-- Exercise instructions --
Word-for-word transcription: reproduce all of the data, but not the pictures.

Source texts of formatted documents
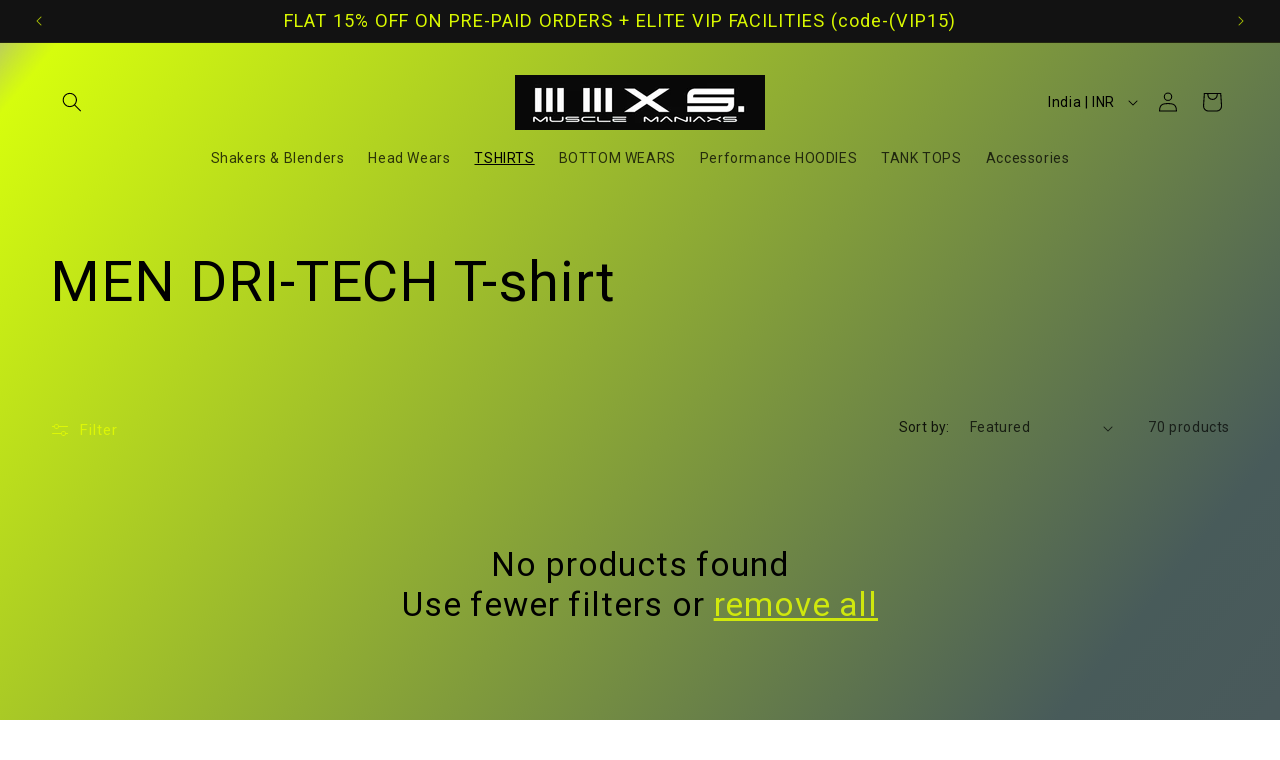

--- FILE ---
content_type: text/css
request_url: https://cdn.autoketing.org/sdk-cdn/popup-fullsize/fonts/18092023/spooky-crowley/spooky-crowley.css
body_size: 156
content:
@font-face {
    font-family: "Spooky Crowley";
    src: url("https://cdn.autoketing.org/sdk-cdn/popup-fullsize/fonts/18092023/spooky-crowley/otf/spooky-crowley-spooky-crowley-svg-400.otf");
  }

-- Response to this task --
--- FILE ---
content_type: text/css
request_url: https://cdn.autoketing.org/sdk-cdn/popup-fullsize/fonts/18092023/spooky-crowley/spooky-crowley.css
body_size: 156
content:
@font-face {
    font-family: "Spooky Crowley";
    src: url("https://cdn.autoketing.org/sdk-cdn/popup-fullsize/fonts/18092023/spooky-crowley/otf/spooky-crowley-spooky-crowley-svg-400.otf");
  }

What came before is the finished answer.